25-year Transportation Plan - Go Columbus

Transportation Plan

The current 2012 Transportation Plan is a .pdf document that can be downloaded here:

Transportation Plan 2012 - 2037

The primary role of the Transportation Plan is to estimate the future transportation needs of the community so that decisions made today are taking us to where we need to be tomorrow. The Transportation Plan covers a period of twenty-five years.

The planning process behind the creation of a transportation plan involves multiple steps and issues.

The first step for any planning process is an examination of the base conditions. This involves looking at both the current situation as well as past planning that has led you to the current conditions.
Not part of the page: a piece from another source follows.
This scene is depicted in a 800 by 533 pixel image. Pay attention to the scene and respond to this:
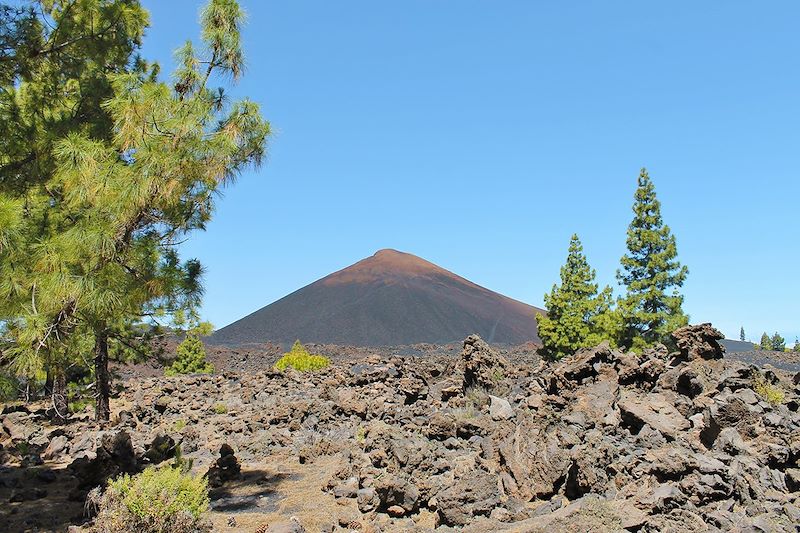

Typical questions to ask include:

  • Where are we today?
  • What are our current transportation network strengths and weaknesses?
  • What were the elements of transportation plans of the past?
  • What was and was not done as a result of past plans?
  • What from past plans still needs to be done?
  • Once the base (or current) conditions have been examined, then the process of charting the future begins. Many different aspects must be considered such as future demographics and growth patterns of the community. Typical questions that must be answered are:
  • How many people will live here in twenty five years?
  • How old will these people be?
  • In what industry segments will they work?
  • Where and in what will they live?
  • How much money will they earn?

Demographic Data
The demographic data is translated into numbers of households. Using guidance from the comprehensive land usage plans, the future growth of the area is estimated. This data serves as the basis for estimating travel demand. In other words, how much road capacity is needed to support our future driving habits?

To all of this we then make estimates of future trends in transportation. Will people drive more or less in the future? Will there be rail service in Columbus in twenty five years? Will people bicycle more in the future?

Community values are then added to the puzzle. These are recorded via direct input from the public and data collection from other planning efforts.

With all of this (and more), decisions about how much of what kind of infrastructure needs to be where and by when, can be made.